- **Available data**
****************************************

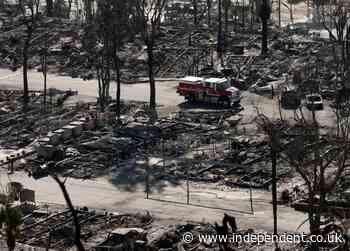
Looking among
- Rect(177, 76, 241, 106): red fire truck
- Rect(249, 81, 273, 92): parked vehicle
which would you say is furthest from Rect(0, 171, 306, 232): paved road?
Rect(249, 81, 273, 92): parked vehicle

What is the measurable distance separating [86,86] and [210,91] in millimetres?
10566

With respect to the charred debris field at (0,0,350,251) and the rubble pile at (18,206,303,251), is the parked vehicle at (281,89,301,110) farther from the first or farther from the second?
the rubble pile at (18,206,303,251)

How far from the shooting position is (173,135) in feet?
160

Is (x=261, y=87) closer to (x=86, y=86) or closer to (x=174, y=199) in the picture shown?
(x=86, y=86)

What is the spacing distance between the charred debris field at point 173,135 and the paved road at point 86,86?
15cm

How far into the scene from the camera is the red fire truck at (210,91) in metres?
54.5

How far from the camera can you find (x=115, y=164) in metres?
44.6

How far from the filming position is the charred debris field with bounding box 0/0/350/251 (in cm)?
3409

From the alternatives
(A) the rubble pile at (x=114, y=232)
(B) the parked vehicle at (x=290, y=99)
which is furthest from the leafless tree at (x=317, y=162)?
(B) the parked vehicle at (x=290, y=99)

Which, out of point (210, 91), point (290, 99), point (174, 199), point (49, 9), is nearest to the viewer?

****************************************

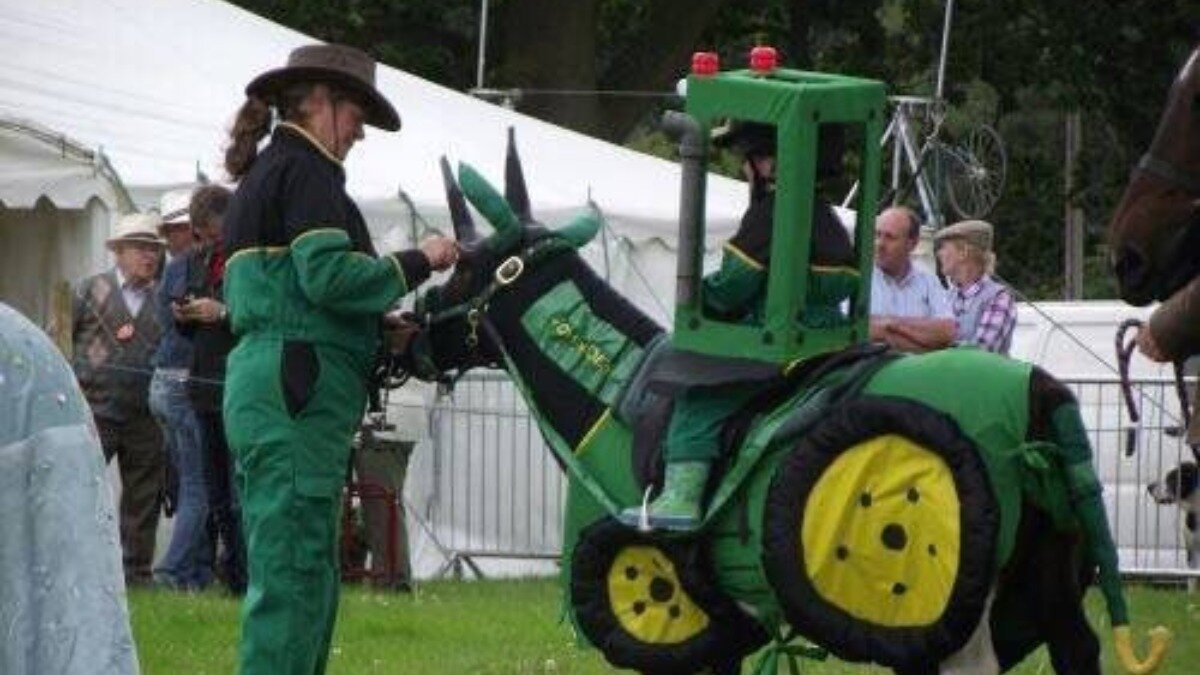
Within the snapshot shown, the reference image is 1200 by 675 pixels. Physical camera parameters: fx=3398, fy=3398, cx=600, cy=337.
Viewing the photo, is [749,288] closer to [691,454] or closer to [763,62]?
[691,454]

****************************************

- **Exercise task**
Pick out each line above that contains the string "truck", treating uppercase and lowercase letters as distinct, and copy those lines.

- **Full response**
- Rect(177, 76, 241, 106): red fire truck
How far into the scene from the camera is the red fire truck at (210,91) in metres?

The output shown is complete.